SATU - URAB AGGNATET

5.2K 236 25
                                    


Bruuummm... Bruuummm...

Mobil box besar berhenti di seberang rumahku. Tak lama kemudian, seseorang keluar sambil membawa sepucuk kertas putih dan bolpen. Dia memencet bel. Lalu dari rumah itu, seorang ibu keluar dan...

"Non, hayu makan siang dulu! Udah ditungguin mamanya, tuh..."

Bibi menepuk pundakku. Aku berbalik.

"Bi, itu mobil box lagi nganter barang-barang pindahan, Bi?"

"Katanya sih, iya, Non... Baru pindah tadi pagi... "

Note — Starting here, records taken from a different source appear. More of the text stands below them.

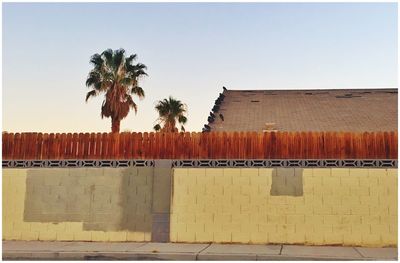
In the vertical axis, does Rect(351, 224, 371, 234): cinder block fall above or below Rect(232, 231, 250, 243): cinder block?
above

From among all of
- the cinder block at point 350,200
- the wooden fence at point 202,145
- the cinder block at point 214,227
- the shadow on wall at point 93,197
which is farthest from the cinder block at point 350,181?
the shadow on wall at point 93,197

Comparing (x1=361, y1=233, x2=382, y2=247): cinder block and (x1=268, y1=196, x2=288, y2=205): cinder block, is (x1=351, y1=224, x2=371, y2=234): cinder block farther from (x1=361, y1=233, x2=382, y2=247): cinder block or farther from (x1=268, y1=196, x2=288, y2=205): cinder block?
(x1=268, y1=196, x2=288, y2=205): cinder block

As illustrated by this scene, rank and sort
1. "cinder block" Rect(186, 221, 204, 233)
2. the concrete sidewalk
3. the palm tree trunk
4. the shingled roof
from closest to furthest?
the concrete sidewalk < "cinder block" Rect(186, 221, 204, 233) < the shingled roof < the palm tree trunk

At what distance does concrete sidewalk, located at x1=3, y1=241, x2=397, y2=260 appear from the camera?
925 centimetres

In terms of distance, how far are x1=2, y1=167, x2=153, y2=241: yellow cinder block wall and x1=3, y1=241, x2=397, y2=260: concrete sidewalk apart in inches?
26.1

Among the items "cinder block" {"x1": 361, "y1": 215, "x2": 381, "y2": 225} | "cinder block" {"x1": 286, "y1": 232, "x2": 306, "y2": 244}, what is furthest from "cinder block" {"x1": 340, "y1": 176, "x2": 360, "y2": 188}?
"cinder block" {"x1": 286, "y1": 232, "x2": 306, "y2": 244}

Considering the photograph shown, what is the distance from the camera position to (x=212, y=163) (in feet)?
36.7

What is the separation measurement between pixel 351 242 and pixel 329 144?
2.43 meters

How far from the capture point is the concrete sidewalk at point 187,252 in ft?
30.3

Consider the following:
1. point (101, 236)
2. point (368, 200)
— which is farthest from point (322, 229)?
point (101, 236)

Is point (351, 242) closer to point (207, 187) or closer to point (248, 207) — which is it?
point (248, 207)

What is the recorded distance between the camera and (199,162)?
1124 centimetres

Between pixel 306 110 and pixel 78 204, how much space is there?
51.3 ft

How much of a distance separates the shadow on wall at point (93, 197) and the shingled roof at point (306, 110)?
9550 mm
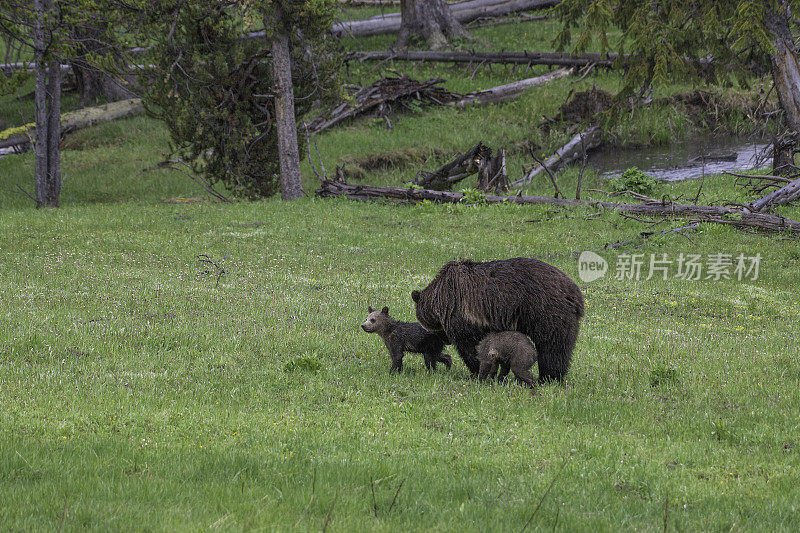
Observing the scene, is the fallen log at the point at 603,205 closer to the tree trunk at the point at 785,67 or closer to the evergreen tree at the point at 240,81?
the evergreen tree at the point at 240,81

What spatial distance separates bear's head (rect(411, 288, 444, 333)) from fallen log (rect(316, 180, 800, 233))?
39.3 ft

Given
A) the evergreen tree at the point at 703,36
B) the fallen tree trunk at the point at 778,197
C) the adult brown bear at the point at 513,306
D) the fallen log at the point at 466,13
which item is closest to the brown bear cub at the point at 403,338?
the adult brown bear at the point at 513,306

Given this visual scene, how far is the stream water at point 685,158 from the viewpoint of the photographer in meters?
30.7

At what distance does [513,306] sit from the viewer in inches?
347

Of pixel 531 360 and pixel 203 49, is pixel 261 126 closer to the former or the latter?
pixel 203 49

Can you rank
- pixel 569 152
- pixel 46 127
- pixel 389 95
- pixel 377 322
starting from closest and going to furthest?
pixel 377 322 < pixel 46 127 < pixel 569 152 < pixel 389 95

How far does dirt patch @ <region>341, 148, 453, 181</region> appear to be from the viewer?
30688 mm

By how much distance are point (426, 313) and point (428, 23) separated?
35335 mm

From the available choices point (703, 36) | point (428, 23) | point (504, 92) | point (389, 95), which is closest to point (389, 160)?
point (389, 95)

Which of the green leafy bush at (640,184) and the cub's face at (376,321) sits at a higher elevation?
the green leafy bush at (640,184)

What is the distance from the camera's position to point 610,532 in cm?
495

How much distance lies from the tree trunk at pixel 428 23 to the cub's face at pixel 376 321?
3377 cm

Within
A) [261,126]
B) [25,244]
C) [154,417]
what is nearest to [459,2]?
[261,126]

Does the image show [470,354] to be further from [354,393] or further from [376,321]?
[354,393]
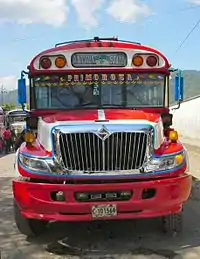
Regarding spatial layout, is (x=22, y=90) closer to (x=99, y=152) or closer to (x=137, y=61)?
(x=137, y=61)

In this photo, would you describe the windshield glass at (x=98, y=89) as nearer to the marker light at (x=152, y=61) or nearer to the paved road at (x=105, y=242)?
the marker light at (x=152, y=61)

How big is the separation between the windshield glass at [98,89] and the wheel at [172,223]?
185 cm

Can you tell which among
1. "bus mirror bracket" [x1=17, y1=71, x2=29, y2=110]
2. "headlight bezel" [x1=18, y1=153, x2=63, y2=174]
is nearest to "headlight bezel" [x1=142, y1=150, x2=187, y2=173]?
"headlight bezel" [x1=18, y1=153, x2=63, y2=174]

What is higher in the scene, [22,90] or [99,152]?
[22,90]

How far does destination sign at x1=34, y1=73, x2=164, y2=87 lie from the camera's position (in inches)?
297

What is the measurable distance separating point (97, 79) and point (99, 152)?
6.07 ft

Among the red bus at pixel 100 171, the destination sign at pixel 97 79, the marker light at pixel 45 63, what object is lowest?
the red bus at pixel 100 171

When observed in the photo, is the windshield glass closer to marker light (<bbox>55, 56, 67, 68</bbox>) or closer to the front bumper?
marker light (<bbox>55, 56, 67, 68</bbox>)

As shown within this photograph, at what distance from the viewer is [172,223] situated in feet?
21.6

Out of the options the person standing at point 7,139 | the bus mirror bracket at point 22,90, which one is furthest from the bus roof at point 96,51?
→ the person standing at point 7,139

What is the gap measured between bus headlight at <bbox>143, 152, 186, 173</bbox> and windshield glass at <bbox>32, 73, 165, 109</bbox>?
1.60 metres

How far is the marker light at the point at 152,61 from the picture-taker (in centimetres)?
753

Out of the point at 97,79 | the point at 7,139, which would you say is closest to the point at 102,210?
the point at 97,79

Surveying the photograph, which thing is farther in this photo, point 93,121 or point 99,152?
point 93,121
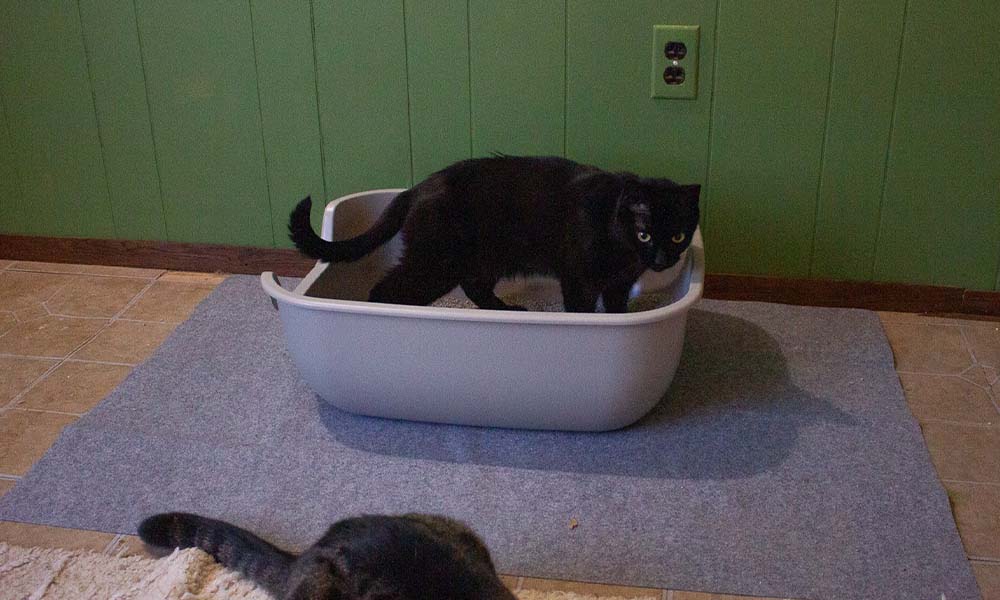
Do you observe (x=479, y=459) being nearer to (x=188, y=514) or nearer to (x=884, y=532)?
(x=188, y=514)

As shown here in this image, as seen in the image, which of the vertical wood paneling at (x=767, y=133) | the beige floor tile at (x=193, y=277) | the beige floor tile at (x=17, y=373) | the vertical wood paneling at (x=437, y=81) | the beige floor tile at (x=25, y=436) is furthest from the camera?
the beige floor tile at (x=193, y=277)

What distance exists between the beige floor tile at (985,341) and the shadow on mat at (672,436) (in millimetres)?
460

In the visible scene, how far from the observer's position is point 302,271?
8.75 ft

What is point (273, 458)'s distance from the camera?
1900 mm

Tetangga baru, ya? Akhirnya rumah itu berpenghuni lagi setelah Richard pindah. Aku... aku rasa... Bibi benar. Perutku mulai meraung-raung tak berirama. Aku menutup tirai ruang tamu kemudian melangkah menuju ke ruang makan, menyusul mamaku yang hampir menyelesaikan makan siangnya.

"Ta, abis makan temenin Mama, yuk, ke tetangga baru itu. Mau kenalan."

Aku mengangguk tanda setuju.

Makan siang kuselesaikan dalam sekejap. Nasi dan dua potong ayam goreng telah berpindah ke perutku.

Heuuuuuu......

"Ayo, Ta, berangkat..."

Aku terpaksa mengikuti Mama. Padahal proses pencernaan baru saja mau dimulai.

Ting tong... Ting tong... Ting tong...

"Harus banget mencet belnya sampe 3 kali?"

Jari telunjuk anakmu ini seakan punya pikiran sendiri, Mah. 3 adalah angka kesukaanku.

Seorang ibu berusia mapan keluar dari rumah itu. Senyum ramah terhias di wajahnya.

"Selamat siang, Bu. Kami dari tetangga seberang, mau berkunjung sebentar, Bu..."

Mudah tertebak. Pasti...

"Ayo, mari, silakan masuk..."

Tataan rumahnya sudah diubah. Di ruang tamu ada sofa untuk 5 orang. Terlihat toples kue kering yang melengkapi meja bundar kecil di tengah ruangan. Kardus-kardus bertumpukkan di dekat lemari televisi.

"Semoga betah di sini, ya, Bu..."

"Iya.. Trimakasih juga, lho, Bu, sudah mau mampir ke sini. Saya panggilin anak saya, yah, suruh ambilin minum. RELLL, AMBILIN MINUM, RELLL, ADA TAMU!"

Teriakan "IYA" terdengar dari arah dalam rumah. Anak dan ibu sama saja, teriak-teriakan dalam rumah.

Dua gelas es teh diletakkan di meja, terlihat amat segar. Aku juga baru ingat. Sejak selesai makan aku belum membilas mulutku. Tenggorokanku... haus... haus... haus...

"Nih, kenalin, anak saya yang kedua."

"Darrel, Tante... "

"Panggil aja Tante Amel, ya, Nak Darrel."

"Darrel..."

"Natalia..."

Tanganku dan tangannya bersalaman. Iya, dia. Anak laki-laki sepantaranku, rambutnya hitam lebat berponi, kulitnya putih, pipinya chubby, matanya sipit, memakai kacamata berlensa cukup tebal, dan tubuhnya gemuk. Lengkap, kan, ciri-cirinya?

"Darrel tahun ini baru masuk SMP. SMP Permana, yang dekat sini."

SMP Permana? Sepertinya pernah dengar.